The Valley Times expanded to tri-weekly publication in 1973, but North Las Vegas never saw the growth Yacenda had envisioned. The city council was in turmoil and the community received little support from the state government which did not view it as having a unique identity separate from Las Vegas. Facing heart surgery for a defective heart valve, Yacenda sold his paper to Bob Brown in November 1973. Upon the sale, Brown described Yacenda as "one of Nevada's outstanding newspaperman. He has done an amazing job building the Valley Times against tremendous odds ...Adam Yacenda has made the Valley Times a very successful and widely read newspaper."

Yacenda remained politically active throughout his life. He was a close adviser to Oran Gragson on his four successful campaigns for Las Vegas mayor and an unsuccessful bid for governor in 1962. As Yacenda aged, he found the Democratic Party to be a better fit to his ideology and switched his allegiance. He was asked by the Democratic Party to run for a state senate seat in 1966, but declined the invitation. He attempted to aid Democrats Ed Fike and Mike O'Callaghan in late 1960s election campaigns, but was blocked by the party who felt he was too independent. In 1986, Hasley recalled, "[Yacenda] had one of the shrewdest political minds around ... a lot of people in office today owe their careers to him."
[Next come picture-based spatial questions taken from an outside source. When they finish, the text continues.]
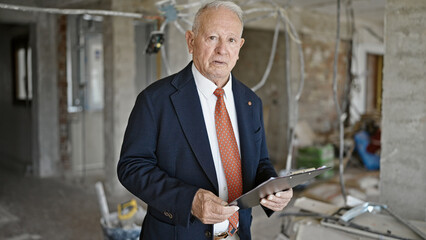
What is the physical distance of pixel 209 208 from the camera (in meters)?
1.30

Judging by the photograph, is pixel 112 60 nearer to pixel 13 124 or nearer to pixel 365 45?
pixel 13 124

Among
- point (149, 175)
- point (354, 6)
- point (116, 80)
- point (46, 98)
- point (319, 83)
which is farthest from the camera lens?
point (319, 83)

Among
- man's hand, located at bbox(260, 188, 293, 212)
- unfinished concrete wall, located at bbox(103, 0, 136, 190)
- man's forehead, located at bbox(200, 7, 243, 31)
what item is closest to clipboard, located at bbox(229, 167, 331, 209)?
man's hand, located at bbox(260, 188, 293, 212)

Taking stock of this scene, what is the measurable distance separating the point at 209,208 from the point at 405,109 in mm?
1585

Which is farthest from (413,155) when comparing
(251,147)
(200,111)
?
(200,111)

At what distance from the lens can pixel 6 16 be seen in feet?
17.7

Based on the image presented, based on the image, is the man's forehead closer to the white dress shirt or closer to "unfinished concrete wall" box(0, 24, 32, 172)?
the white dress shirt

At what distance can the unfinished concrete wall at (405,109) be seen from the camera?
7.56 ft

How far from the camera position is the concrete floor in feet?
12.7

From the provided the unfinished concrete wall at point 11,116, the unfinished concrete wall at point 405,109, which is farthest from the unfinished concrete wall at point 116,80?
the unfinished concrete wall at point 405,109

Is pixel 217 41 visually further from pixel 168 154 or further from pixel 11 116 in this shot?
pixel 11 116

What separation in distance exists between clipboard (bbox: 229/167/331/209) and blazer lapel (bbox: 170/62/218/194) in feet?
0.44

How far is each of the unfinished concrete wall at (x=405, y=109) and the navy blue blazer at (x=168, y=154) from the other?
1.25 m

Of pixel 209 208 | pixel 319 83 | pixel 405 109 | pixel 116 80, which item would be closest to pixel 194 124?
pixel 209 208
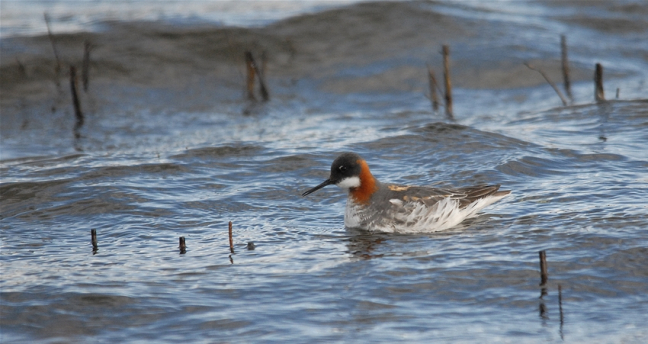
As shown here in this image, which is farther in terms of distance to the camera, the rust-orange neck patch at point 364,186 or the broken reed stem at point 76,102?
the broken reed stem at point 76,102

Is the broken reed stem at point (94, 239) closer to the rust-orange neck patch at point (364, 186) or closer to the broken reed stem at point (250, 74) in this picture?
the rust-orange neck patch at point (364, 186)

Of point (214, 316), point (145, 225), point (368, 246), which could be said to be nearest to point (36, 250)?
point (145, 225)

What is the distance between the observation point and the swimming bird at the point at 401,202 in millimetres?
8273

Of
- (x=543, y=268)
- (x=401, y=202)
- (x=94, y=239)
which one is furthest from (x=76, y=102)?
(x=543, y=268)

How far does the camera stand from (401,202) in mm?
8344

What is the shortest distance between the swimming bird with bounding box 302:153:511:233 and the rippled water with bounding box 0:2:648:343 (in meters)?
0.22

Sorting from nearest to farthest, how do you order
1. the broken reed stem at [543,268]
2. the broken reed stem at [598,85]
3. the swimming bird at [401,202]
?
the broken reed stem at [543,268]
the swimming bird at [401,202]
the broken reed stem at [598,85]

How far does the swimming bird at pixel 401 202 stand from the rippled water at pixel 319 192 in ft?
0.71

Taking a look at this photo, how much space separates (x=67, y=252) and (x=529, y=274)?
4.32 metres

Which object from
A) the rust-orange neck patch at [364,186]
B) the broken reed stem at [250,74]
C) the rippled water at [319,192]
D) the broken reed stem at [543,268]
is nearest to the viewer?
the broken reed stem at [543,268]

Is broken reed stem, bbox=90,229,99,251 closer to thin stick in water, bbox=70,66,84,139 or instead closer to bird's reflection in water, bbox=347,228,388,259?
bird's reflection in water, bbox=347,228,388,259

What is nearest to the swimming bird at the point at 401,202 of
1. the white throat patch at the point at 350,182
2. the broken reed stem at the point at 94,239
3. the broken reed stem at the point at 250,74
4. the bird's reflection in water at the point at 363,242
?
the white throat patch at the point at 350,182

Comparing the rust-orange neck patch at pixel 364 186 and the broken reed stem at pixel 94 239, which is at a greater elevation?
the rust-orange neck patch at pixel 364 186

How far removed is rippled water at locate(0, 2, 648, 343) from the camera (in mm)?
6098
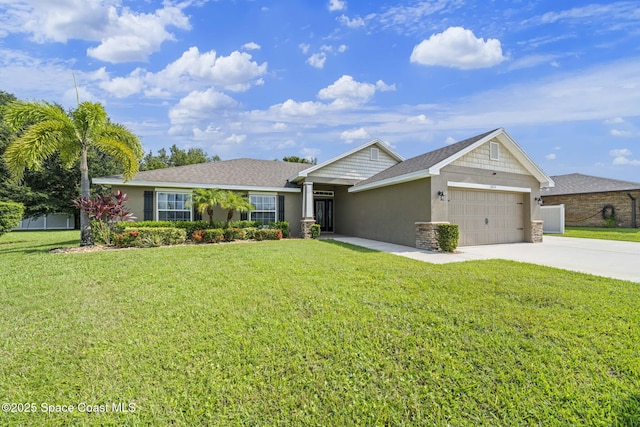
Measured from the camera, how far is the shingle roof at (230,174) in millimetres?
13609

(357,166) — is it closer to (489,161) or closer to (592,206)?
(489,161)

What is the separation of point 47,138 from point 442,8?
1482cm

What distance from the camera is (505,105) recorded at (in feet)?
40.3

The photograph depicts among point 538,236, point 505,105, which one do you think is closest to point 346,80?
point 505,105

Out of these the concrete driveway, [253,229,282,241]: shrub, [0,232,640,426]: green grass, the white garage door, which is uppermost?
the white garage door

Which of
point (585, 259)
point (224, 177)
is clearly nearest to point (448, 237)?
point (585, 259)

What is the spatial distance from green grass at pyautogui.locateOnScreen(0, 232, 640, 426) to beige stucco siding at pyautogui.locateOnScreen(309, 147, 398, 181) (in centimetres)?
988

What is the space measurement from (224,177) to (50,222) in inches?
825

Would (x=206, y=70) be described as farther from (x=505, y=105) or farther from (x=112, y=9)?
(x=505, y=105)

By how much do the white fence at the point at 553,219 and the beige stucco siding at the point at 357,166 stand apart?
35.4 ft

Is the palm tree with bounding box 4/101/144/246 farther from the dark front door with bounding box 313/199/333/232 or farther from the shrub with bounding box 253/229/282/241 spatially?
the dark front door with bounding box 313/199/333/232

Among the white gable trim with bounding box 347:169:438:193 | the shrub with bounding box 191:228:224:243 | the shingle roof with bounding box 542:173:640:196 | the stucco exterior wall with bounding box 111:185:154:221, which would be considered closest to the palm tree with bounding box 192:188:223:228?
the shrub with bounding box 191:228:224:243

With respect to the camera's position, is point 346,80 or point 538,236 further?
point 346,80

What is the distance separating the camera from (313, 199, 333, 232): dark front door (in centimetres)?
1792
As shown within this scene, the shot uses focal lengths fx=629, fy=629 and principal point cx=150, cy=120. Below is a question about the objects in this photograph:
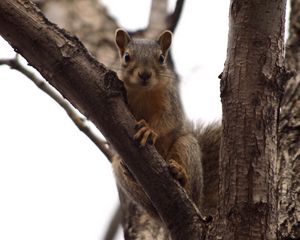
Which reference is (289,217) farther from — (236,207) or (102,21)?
(102,21)

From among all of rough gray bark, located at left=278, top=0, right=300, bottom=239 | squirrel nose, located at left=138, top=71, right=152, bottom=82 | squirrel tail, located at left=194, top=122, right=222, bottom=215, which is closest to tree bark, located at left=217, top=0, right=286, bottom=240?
rough gray bark, located at left=278, top=0, right=300, bottom=239

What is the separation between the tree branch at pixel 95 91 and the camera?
225cm

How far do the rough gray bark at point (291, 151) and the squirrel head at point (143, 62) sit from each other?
721 mm

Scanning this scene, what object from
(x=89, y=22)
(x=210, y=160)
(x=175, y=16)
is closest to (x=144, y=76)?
(x=210, y=160)

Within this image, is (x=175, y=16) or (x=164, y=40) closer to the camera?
(x=164, y=40)

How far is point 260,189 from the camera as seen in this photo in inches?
89.7

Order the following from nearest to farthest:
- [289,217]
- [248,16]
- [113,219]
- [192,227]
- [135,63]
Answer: [248,16] → [192,227] → [289,217] → [135,63] → [113,219]

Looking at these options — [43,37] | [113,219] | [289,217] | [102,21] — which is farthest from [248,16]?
[102,21]

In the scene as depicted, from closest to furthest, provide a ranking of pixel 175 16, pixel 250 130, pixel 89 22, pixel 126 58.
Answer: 1. pixel 250 130
2. pixel 126 58
3. pixel 175 16
4. pixel 89 22

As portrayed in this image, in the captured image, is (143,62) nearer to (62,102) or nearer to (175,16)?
(62,102)

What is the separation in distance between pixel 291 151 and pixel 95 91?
4.79 ft

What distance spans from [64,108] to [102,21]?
1.43 metres

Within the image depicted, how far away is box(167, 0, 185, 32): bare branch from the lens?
4.45 m

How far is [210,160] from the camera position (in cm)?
387
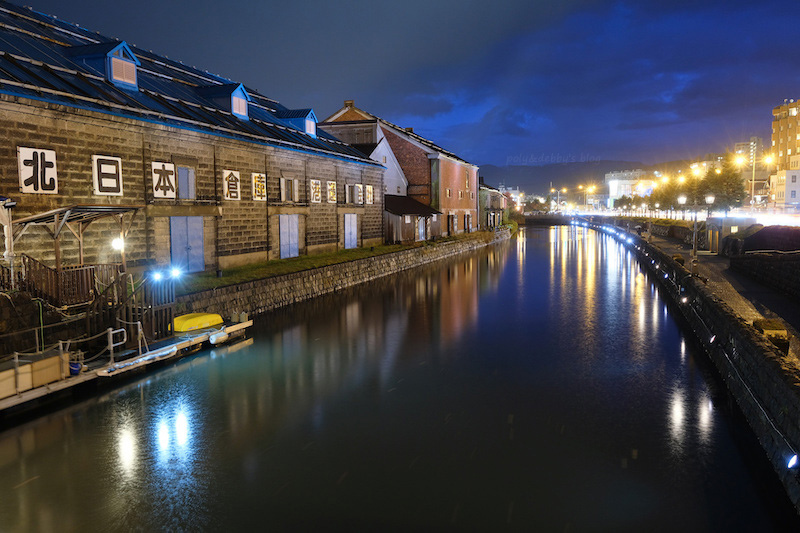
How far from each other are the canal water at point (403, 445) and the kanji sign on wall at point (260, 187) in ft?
39.1

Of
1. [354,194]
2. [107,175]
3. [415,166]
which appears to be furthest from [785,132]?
[107,175]

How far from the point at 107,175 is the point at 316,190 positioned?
51.1ft

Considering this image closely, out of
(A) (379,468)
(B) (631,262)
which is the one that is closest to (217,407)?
(A) (379,468)

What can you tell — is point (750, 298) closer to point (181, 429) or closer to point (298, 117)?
point (181, 429)

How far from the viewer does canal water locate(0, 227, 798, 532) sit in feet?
25.8

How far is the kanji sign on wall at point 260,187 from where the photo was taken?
28203 millimetres

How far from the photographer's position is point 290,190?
31688 millimetres

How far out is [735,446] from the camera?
1027 cm

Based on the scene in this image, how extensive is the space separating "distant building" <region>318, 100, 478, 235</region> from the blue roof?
18607 millimetres

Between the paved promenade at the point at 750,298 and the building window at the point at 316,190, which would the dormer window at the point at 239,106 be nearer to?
the building window at the point at 316,190

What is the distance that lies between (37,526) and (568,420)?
8.96m

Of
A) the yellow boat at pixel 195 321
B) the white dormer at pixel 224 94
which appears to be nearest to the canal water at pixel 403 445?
the yellow boat at pixel 195 321

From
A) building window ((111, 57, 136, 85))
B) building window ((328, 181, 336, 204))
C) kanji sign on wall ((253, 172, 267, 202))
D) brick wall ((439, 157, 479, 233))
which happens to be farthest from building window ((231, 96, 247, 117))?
brick wall ((439, 157, 479, 233))

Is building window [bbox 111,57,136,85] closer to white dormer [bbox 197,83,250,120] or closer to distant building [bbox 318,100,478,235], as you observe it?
white dormer [bbox 197,83,250,120]
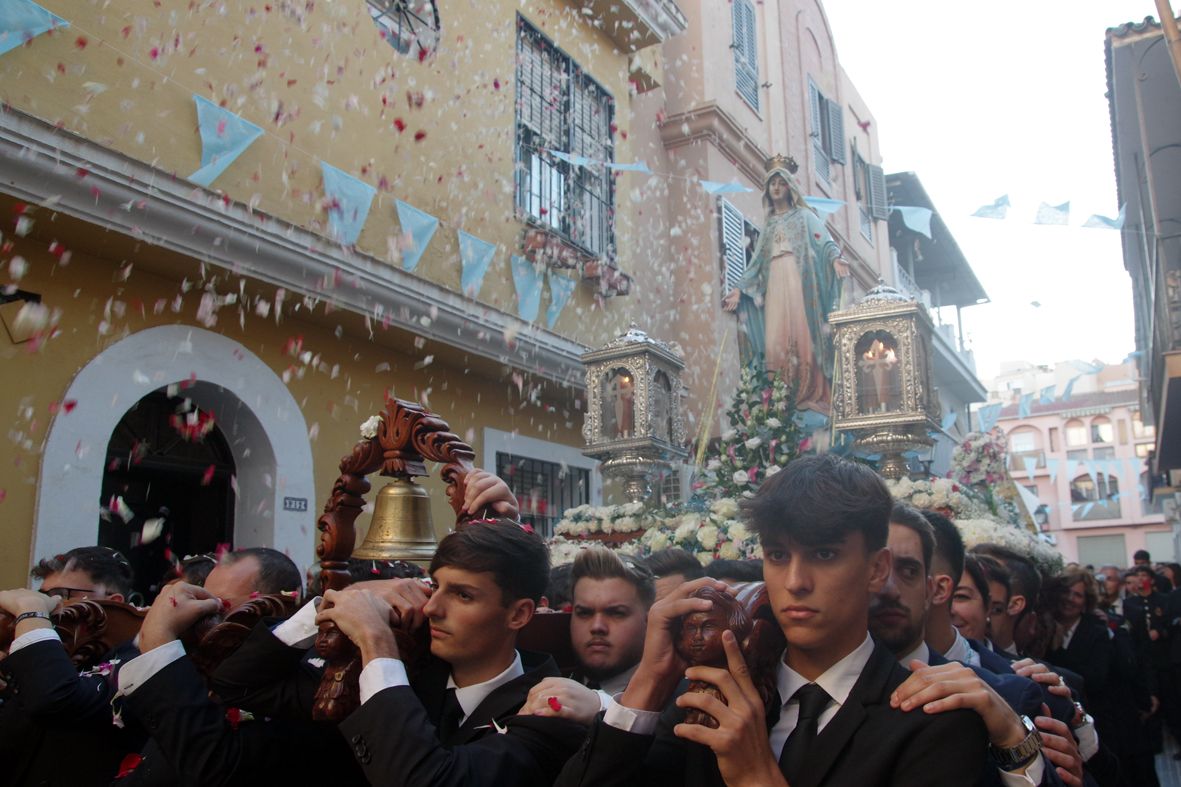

After selling the Valley Times, Yacenda contributed to a variety of Las Vegas area publications, including helping with the Suns youth forum in 1984. Yacenda remained active in the North Las Vegas community until his death. He is credited for being a key figure in creation of North Las Vegas Library, to which he donated both his time and money.

==Death and legacy==
Yacenda died in Houston, Texas, on June 13, 1986, while awaiting heart surgery. His funeral was held in Los Angeles where much of his immediate family lived at the time. Upon his death, Las Vegas Today editor Norma Staley described Yacenda as "a first class journalist [and] a super human being." Gragson credited Yacenda for his political success and described him as "a close associate and dear friend ... he was one of few who believed I had a chance" to win the mayor's office. "He was a credit to his profession and a stickler about facts", he added.

==Personal life==
Yacenda's brother, Rudy, worked with him at the Las Vegas Sun in the accounting department. He had four other brothers – Dom, Pat, Albert, and Sam – and two sisters – Claire Vaughn and Mary.